SÉRIE D'EXERCICES.
[A] Dans les entrées, de la ligne contenant « What depth from » jusqu'à la fin des entrées incluse, substituez « truck wheel » par « truck tire », puis recopiez ces lignes sans autre changement.
[B] Reprenez le texte de lecture sur les trajets en train vers le lycée en Italie et prolongez-le à partir de sa dernière phrase.

TEXTE DE LECTURE.
──────

Texte écrit quelques jours après le départ de ma maman, en mai 2019, oui, encore.

Dans les jours qui ont suivi le décès de maman, j’ai eu une infinité de messages de soutien et d’affection. J’en ai été très touchée et toutes ces marques d’amitié et de liens forts m’ont réellement aidée à affronter le passage. Je n’ai pas fini de remercier toutes les personnes concernées et je n’ai pas fini d’en parler non plus.

Là maintenant, je vais juste raconter un geste, qui concerne deux personnes.

« Petite » introduction.

J’ai vécu mes 17 premières années en Italie, mon pays. En Italie, avant, on choisissait sa filière de secondaire à l’âge de 14 ans, environ, après 5 ans de primaires et de 3 d’école « médiane ».

J’ai choisi la filière classique (latin, grec, philo, peu de maths et peu de langues étrangères, tout ça). La grande aventure consistait principalement à devoir prendre le train tous les jours dans une petite gare près de chez moi. « Gare » est un grand mot: il s’agissait d’un rail de train à traverser, en passant par une brèche dans un mur, pour attendre le pseudo-quai officiel où une seule ligne s’arrêtait quelques fois par jour, celle qui desservait les « Castelli Romani » et les villages où se trouvaient deux ou trois des lycées de la région (l’artistique, le scientifique, et enfin, le classique). Autant vous dire que le matin, à 7h50, le quai ressemblait à une ruche d’abeilles, où plusieurs intrigues et enjeux essentiels de notre quotidien se jouaient en quelques secondes (des dizaines et dizaines de jeunes entre 14 et 18 ans, quoi). Qui attend où, qui va dans quel wagon, non pas celui là, parce que je ne veux pas le voir, et là il y a mon ex, et là il y a celui-celle qui me plaît, on va aller là, mais je vais me mettre de dos, hein, qu’il/elle ne pense pas que je viens ici exprès, vous aller me dire s’il/elle me regarde.

‘Faut dire que la plupart du temps, je voyais le train arriver quand j’étais au début de la rue avant la brèche et que tous les jours, avec plusieurs autres dizaines de jeunes en guerre avec leur réveil, je piquais le sprint quotidien qui nous permettait de franchir les rails peu après le passage du train et de grimper dans le dernier wagon in extremis.

Il fallait ensuite traverser tous les wagons, dire bonjour ou nier les bonnes personnes, afficher une indifférence hautaine malgré les yeux gonflés et la transpiration et aller s’installer dans le wagon de tête, là où il y avait « mon groupe ». Il était composé principalement de 11 de mes camarades de classe, d’autres nous rejoignaient au fil des autres gares paumées, des plus âgés, des plus jeunes, des intéressants et des déchus.

──────

DONNÉES SOURCES.
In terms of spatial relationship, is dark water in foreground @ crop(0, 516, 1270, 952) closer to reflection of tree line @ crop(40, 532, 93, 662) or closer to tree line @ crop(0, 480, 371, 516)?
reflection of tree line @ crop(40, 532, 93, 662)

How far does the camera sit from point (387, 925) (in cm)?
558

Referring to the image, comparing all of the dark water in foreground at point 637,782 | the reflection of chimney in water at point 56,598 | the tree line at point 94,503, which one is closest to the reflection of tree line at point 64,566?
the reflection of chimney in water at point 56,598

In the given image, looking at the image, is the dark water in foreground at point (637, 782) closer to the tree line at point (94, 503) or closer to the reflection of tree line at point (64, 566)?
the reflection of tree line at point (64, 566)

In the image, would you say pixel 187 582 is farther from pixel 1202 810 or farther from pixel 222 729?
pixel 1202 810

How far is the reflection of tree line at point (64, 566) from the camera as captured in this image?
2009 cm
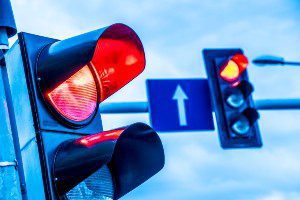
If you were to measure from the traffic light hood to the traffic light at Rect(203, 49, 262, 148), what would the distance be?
3.57m

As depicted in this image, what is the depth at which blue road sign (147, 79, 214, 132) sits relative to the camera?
6.07 m

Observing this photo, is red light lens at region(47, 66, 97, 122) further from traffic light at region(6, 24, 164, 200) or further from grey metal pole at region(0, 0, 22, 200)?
grey metal pole at region(0, 0, 22, 200)

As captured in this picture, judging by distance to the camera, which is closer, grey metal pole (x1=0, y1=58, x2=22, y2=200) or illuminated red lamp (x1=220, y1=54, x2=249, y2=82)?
grey metal pole (x1=0, y1=58, x2=22, y2=200)

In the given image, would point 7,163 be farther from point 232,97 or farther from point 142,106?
point 142,106

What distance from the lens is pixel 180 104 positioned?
20.2 feet

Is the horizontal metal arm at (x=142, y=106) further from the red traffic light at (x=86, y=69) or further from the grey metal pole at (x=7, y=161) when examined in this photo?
the grey metal pole at (x=7, y=161)

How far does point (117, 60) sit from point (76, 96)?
24 centimetres

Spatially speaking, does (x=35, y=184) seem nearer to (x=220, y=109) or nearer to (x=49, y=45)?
(x=49, y=45)

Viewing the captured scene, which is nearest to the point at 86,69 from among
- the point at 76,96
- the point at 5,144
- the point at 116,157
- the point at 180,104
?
the point at 76,96

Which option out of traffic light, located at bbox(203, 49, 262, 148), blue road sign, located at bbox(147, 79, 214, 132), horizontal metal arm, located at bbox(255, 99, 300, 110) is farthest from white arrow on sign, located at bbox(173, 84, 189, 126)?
horizontal metal arm, located at bbox(255, 99, 300, 110)

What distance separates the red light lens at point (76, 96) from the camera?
2.09 m

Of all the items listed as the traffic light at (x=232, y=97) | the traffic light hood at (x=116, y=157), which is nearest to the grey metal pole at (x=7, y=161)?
the traffic light hood at (x=116, y=157)

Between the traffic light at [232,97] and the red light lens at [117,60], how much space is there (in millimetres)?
3490

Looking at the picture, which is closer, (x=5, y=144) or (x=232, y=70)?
(x=5, y=144)
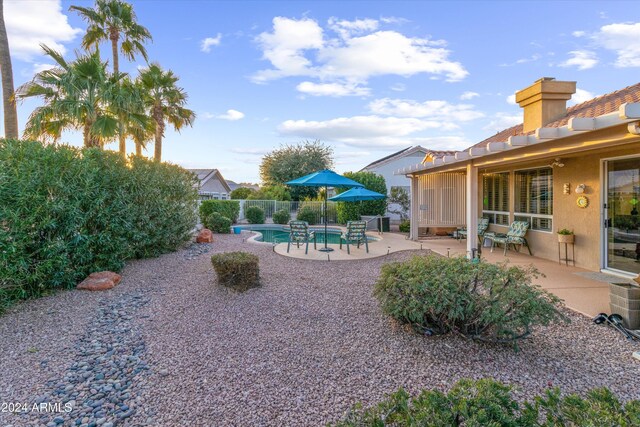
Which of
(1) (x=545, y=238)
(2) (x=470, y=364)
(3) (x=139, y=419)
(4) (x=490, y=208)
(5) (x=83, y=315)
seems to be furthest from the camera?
(4) (x=490, y=208)

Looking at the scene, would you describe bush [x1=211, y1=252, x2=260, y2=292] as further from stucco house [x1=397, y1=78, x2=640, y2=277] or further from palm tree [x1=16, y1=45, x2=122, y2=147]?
palm tree [x1=16, y1=45, x2=122, y2=147]

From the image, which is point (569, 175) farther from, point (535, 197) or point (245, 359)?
point (245, 359)

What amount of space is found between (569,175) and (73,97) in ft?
40.1

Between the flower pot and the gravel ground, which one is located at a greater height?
the flower pot

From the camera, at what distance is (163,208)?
340 inches

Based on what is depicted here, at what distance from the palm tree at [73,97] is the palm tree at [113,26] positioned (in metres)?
4.33

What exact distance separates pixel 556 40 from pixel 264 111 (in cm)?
1033

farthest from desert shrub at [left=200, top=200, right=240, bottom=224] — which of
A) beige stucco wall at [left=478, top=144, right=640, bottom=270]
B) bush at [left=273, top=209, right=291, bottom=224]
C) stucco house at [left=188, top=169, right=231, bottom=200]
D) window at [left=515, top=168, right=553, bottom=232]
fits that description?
beige stucco wall at [left=478, top=144, right=640, bottom=270]

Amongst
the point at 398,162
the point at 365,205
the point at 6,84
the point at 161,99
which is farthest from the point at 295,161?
the point at 6,84

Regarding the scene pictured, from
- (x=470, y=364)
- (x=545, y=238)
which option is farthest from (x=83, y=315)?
(x=545, y=238)

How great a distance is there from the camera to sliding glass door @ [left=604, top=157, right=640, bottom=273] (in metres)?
6.13

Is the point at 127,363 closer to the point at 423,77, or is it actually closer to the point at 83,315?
the point at 83,315

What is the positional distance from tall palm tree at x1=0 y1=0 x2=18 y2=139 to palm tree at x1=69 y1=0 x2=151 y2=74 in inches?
186

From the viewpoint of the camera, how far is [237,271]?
568cm
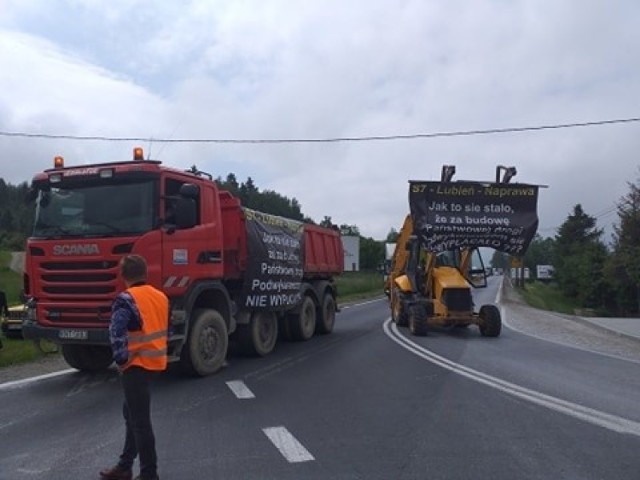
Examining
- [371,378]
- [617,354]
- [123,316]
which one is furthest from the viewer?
[617,354]

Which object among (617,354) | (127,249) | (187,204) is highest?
(187,204)

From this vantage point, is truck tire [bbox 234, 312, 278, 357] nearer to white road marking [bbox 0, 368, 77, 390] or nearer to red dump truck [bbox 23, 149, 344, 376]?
red dump truck [bbox 23, 149, 344, 376]

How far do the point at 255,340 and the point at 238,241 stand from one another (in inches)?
79.1

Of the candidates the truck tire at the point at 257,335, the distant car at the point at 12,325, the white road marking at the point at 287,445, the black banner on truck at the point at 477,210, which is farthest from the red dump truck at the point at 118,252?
the black banner on truck at the point at 477,210

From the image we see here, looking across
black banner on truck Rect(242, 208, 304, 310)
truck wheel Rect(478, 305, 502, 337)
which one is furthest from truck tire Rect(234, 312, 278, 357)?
truck wheel Rect(478, 305, 502, 337)

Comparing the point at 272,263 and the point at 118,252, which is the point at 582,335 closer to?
the point at 272,263

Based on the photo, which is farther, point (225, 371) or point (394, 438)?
point (225, 371)

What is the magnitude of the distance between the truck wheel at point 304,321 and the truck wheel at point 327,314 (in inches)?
28.7

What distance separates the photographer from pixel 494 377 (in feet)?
36.2

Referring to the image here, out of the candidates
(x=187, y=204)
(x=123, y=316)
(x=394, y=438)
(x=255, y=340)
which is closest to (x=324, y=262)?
(x=255, y=340)

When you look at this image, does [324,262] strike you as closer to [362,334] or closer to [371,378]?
[362,334]

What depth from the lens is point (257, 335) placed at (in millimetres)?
13414

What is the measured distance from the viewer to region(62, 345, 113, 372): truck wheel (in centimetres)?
1128

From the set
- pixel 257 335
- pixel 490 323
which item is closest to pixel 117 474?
pixel 257 335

──────

RÉSULTATS SUCCESSIFS.
[A]
What depth from the lens is point (257, 335) placed at (in millimetres)?
13414

What is the measured distance from the viewer to region(62, 345, 113, 372): truck tire (in centimetres)?
1128

From the set
- pixel 257 335
- pixel 490 323
which item is closest to pixel 117 474?
pixel 257 335

[B]
Beaucoup se tramait le long du trajet: en un peu plus d’une demi-heure il fallait se recomposer une tête et une tenue décentes (éventuellement, pour les filles, c’était le moment de se maquiller ou de changer de tenue à l’insu de parents confiants), il fallait s’organiser pour copier les devoirs non-faits, voter pour voir si on allait tout de suite à l’école ou si on allait prétexter un retard de train pour arriver un peu plus tard, après une glace ou un croissant-cappuccino, mais alors il fallait le faire tous ensemble (les bons élèves n’avaient qu’à dire qu’ils étaient exceptionnellement arrivés en voiture) et qui couvrait qui si on ne voulait pas être interrogé oralement en chimie ou éviter l’interro écrite de grec. Il fallait aussi raconter les derniers potins de la veille, malgré les heures déjà passées au téléphone (qui nous avaient par ailleurs empêché d’avoir le temps de traduire ce fichu passage des Catilinaires du latin à l’italien).

Enfin, il fallait parfois aller trouver des gens dans d’autres compartiments pour régler des enjeux diplomatiques ou de relations publiques de la plus haute importance.

Dans ce groupe, il y avait Leda qui est assez rapidement devenue ma confidente. Et ce train, il passait devant la maison de Tea, qui était une de mes plus proches amies.

En réalité, trois ans après le début du lycée, j’ai quitté l’Italie (et la maison de ma maman, donc) et j’ai débarqué dans le Brabant-Wallon. Un mini-changement, quoi.

Alors, mystères des liens profonds, trois ans d’aventures communes en tous genres, ont suffi à ce que ces amitiés persistent encore aujourd’hui.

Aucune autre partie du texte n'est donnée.